Nun träufelte ich mir 7 Tropfen auf das Handgelenk, bis ich merkte, dass dieses Öl nur auf der Haut stehen blieb. Gewissenhaft versuchte ich es einzumassieren, was mir jedoch nicht gelingen wollte. Letztendlich nahm der Stoff meines Hemdes die schmierige Substanz auf.

Immer noch nahm ich olfaktorisch kaum etwas wahr. Mit der Zeit entwickelte sich zwar eine leichte Ahnung des Duftes, die jedoch sehr hautnah und dezent blieb.

Ich machte es mir auf dem Sofa bequem und versuchte meine Eindrücke und die aufkeimende Frustration zu verarbeiten, als es an der Stelle, auf dem ich das Öl aufgetragen hatte, zu stechen begann. Ständig erfolgten kleine Nadelstiche, doch ich war dermaßen müde, dass ich umgehend einschlief.

Erst am nächsten Morgen wurde ich wach.
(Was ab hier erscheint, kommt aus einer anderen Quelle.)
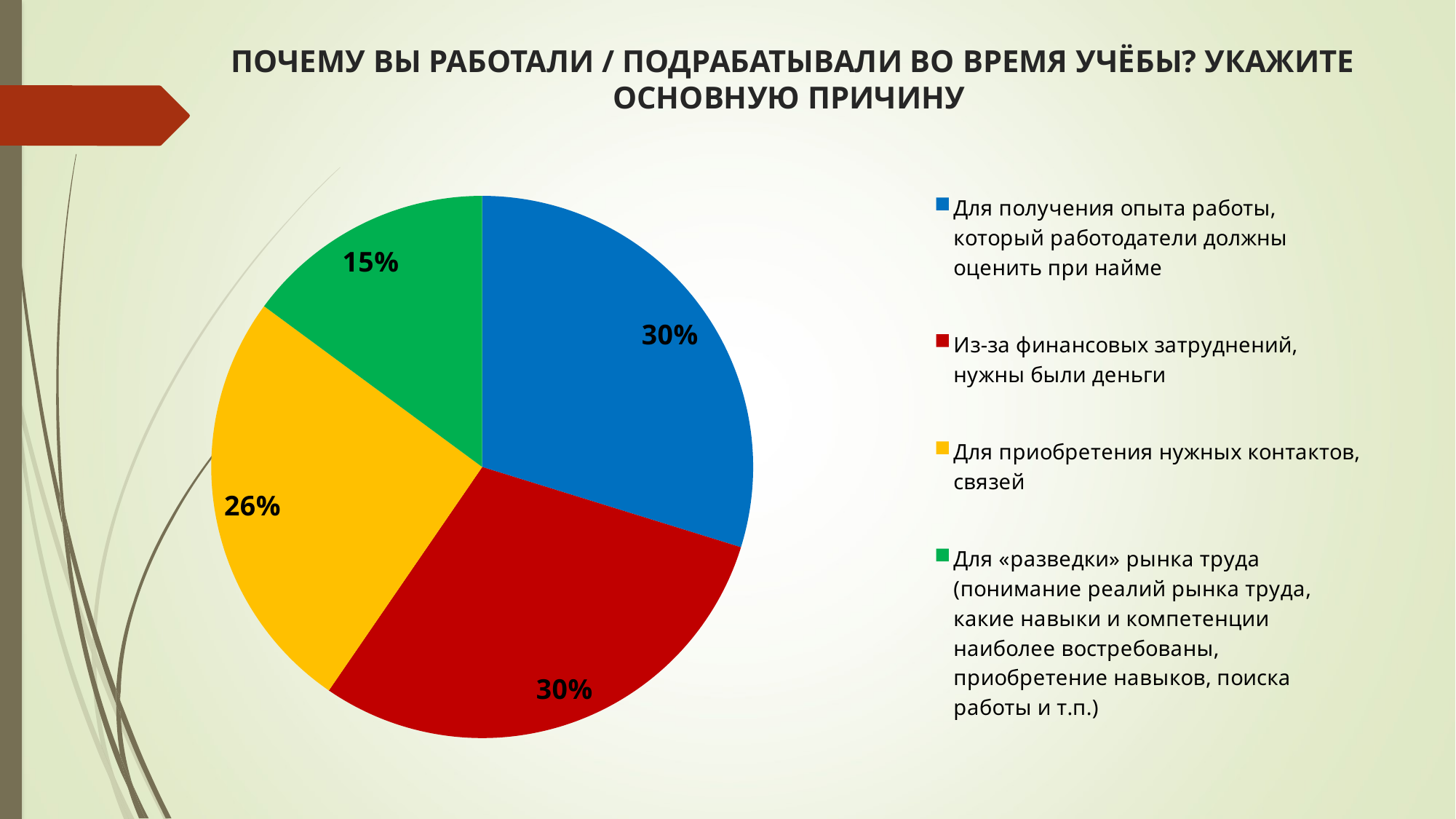
What kind of chart is shown on the slide? Pie chart What percentage is shown for "Для приобретения нужных контактов, связей"? 26% How many slices does the pie chart have? 4 What percentage is shown for "Для получения опыта работы, который работодатели должны оценить при найме"? 30% What is the title of the slide? Почему вы работали / подрабатывали во время учёбы? Укажите основную причину What percentage is shown for "Для «разведки» рынка труда"? 15% What colour is the slice for "Для приобретения нужных контактов, связей"? Yellow Which reason has the smallest slice of the pie? Для «разведки» рынка труда What share of the pie is labelled for "Из-за финансовых затруднений, нужны были деньги"? 30% Which is larger: the slice for "Из-за финансовых затруднений, нужны были деньги" or the slice for "Для приобретения нужных контактов, связей"? Из-за финансовых затруднений, нужны были деньги What is the difference in percentage points between "Для приобретения нужных контактов, связей" and "Для «разведки» рынка труда"? 11 How many entries does the legend list? 4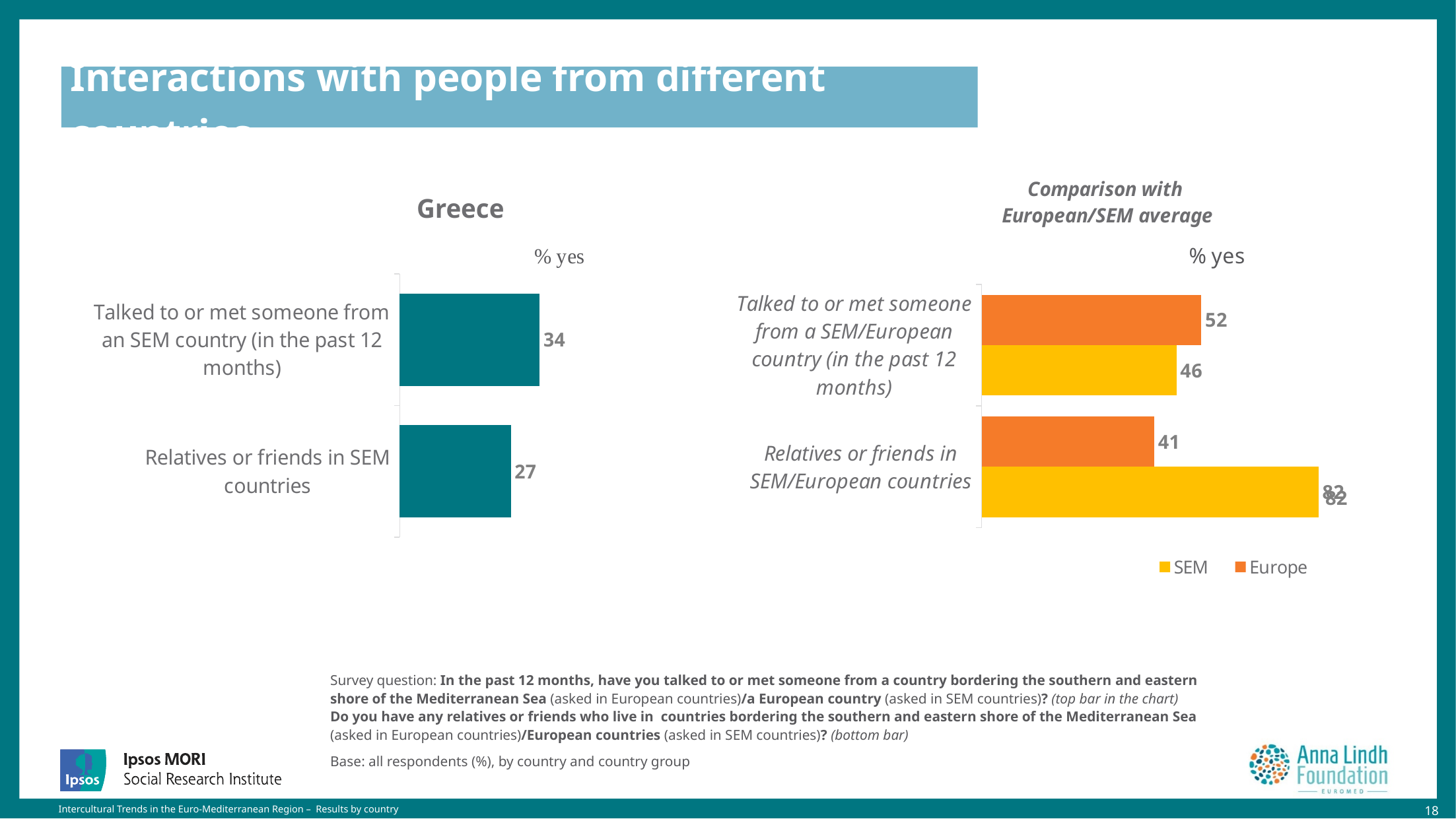
In the Greece chart, what is the difference between the two bars? 7 In the Comparison with European/SEM average chart, what is the SEM value for talked to or met someone from a SEM/European country? 46 In the Comparison with European/SEM average chart, what is the difference between the Europe and SEM values for talked to or met someone from a SEM/European country? 6 What type of chart is the Greece chart? Bar chart In the Greece chart, which category has the higher value? Talked to or met someone from an SEM country (in the past 12 months) In the Greece chart, what is the value for relatives or friends in SEM countries? 27 In the Comparison with European/SEM average chart, what is the Europe value for talked to or met someone from a SEM/European country? 52 In the Greece chart, what percentage said yes to having talked to or met someone from an SEM country in the past 12 months? 34 In the Comparison with European/SEM average chart, what is the Europe value for relatives or friends in SEM/European countries? 41 In the Comparison with European/SEM average chart, which is larger for talked to or met someone: the SEM value or the Europe value? Europe How many categories does the Greece chart show? 2 How many series does the legend of the Comparison with European/SEM average chart list? 2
Hypnotisch führte ich meinen Arm zur Nase und wunderte mich, dass der Duft immer noch wahrnehmbar war. Haltbarkeit besaß er; nur keine Sillage.

Als ich jedoch auf den Arm blickte, sah ich unzählige kleine Flohstiche, die Buchstaben formten. Im ganzen Zusammenhang stand dort in roten Pusteln: „Ein Hauch von Nichts. - Natürlich! - von Le Labo."